↓↓↓

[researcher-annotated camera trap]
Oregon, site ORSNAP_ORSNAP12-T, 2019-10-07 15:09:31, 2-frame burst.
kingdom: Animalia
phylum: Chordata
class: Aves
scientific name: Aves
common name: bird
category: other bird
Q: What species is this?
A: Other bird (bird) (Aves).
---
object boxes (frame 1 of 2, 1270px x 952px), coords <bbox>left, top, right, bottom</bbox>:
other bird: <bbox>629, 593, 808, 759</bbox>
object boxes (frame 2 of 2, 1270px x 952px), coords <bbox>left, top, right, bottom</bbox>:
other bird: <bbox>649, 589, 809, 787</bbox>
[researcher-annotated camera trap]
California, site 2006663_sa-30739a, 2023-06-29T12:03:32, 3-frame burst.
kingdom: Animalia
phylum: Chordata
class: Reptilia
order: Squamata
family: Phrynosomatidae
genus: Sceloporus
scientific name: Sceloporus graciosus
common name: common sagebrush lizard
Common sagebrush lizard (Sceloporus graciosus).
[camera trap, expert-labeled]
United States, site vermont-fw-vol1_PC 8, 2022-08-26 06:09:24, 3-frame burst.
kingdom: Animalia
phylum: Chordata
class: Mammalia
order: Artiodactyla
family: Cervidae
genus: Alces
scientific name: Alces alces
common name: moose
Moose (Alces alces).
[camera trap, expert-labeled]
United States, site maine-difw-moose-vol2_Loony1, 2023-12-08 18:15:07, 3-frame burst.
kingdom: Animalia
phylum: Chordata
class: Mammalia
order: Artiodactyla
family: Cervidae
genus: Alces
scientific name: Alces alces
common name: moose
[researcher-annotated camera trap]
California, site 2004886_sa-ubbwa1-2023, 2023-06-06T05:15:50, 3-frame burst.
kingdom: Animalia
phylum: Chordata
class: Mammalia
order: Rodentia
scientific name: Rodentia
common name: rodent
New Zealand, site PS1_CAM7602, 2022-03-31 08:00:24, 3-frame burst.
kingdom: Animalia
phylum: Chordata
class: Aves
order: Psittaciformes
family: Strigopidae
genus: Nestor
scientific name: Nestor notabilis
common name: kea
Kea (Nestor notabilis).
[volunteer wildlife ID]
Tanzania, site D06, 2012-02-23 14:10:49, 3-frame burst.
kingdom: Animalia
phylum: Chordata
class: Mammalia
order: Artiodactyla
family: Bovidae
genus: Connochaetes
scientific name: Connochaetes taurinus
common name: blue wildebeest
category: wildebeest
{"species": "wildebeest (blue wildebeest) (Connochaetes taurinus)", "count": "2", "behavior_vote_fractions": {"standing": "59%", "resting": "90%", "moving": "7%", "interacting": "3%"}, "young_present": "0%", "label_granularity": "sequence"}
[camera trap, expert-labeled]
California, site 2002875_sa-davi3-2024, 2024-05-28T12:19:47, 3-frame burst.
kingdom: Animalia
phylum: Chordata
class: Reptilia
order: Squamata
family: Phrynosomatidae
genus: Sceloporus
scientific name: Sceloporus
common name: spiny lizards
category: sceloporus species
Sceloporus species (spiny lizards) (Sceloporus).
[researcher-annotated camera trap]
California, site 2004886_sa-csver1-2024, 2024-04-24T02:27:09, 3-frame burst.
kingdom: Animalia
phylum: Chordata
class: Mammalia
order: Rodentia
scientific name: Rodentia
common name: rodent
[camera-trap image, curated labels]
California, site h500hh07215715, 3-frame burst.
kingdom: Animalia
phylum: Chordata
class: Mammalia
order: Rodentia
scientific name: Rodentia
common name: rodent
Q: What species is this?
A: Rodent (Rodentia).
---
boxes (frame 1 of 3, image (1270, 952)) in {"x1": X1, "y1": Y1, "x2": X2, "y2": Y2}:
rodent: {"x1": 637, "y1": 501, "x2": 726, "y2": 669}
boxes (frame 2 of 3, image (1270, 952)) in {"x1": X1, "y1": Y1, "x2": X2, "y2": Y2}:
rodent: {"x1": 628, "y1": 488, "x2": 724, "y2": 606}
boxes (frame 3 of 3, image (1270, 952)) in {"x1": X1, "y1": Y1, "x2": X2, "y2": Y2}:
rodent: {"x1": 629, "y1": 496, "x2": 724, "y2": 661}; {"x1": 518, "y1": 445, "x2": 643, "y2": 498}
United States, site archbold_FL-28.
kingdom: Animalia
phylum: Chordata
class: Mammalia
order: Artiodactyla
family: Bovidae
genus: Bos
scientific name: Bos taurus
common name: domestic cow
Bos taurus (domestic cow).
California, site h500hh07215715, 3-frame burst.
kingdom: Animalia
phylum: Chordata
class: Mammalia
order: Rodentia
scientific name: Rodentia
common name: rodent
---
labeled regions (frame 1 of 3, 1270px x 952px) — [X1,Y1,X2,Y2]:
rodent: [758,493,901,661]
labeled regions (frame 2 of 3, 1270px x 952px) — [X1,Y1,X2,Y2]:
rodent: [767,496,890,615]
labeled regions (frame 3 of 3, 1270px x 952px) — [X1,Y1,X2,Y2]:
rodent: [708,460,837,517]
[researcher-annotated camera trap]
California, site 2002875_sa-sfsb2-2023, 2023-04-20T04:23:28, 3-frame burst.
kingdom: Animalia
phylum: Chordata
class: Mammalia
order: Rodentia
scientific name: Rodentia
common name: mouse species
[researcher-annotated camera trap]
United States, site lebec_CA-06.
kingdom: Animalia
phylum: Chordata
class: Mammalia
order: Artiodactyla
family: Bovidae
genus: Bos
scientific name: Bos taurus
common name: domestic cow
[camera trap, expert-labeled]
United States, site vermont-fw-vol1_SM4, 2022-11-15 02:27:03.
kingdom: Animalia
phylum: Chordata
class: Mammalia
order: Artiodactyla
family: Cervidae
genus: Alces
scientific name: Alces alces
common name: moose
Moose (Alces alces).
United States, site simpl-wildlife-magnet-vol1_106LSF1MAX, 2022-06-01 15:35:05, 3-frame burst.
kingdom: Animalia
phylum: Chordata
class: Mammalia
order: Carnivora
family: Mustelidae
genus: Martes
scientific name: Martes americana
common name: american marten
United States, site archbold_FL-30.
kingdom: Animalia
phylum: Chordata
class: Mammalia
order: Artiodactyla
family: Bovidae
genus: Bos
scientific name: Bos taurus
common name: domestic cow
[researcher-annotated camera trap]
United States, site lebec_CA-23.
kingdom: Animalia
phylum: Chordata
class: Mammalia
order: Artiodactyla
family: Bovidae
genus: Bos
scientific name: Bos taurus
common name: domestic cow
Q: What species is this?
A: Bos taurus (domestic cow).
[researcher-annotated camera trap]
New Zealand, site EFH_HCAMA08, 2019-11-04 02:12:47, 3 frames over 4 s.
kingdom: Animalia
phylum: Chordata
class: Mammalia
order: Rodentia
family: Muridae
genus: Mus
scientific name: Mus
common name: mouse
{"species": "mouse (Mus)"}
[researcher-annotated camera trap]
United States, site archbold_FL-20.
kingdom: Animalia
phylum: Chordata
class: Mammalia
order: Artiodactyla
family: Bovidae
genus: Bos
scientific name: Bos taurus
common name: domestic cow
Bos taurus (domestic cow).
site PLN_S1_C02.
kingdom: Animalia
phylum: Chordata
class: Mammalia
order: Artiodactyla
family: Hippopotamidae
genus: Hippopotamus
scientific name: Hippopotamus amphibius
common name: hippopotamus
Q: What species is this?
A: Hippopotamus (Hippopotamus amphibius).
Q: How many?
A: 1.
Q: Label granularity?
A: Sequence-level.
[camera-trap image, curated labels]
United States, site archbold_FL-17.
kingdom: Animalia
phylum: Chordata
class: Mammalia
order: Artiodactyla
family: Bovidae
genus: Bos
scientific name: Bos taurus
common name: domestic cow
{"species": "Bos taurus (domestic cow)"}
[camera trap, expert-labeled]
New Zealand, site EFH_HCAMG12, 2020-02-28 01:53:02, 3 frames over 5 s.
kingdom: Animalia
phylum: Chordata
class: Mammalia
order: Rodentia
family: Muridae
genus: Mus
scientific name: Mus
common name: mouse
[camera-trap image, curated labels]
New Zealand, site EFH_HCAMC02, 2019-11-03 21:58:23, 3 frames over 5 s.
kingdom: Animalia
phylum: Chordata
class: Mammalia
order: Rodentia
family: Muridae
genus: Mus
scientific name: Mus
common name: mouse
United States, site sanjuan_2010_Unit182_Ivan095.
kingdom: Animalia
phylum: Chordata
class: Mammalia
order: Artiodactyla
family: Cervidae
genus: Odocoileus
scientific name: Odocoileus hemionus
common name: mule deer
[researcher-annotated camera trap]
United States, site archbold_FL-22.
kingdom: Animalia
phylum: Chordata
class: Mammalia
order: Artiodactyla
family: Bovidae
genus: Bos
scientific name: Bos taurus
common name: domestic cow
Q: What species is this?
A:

↑↑↑

◆ What is expected
A complete answer gives every line of the records holding "wildlife".

◆ Exercise solution
[volunteer wildlife ID]
United States, site simpl-wildlife-magnet-vol1_106LSF1MAX, 2022-06-01 15:35:05, 3-frame burst.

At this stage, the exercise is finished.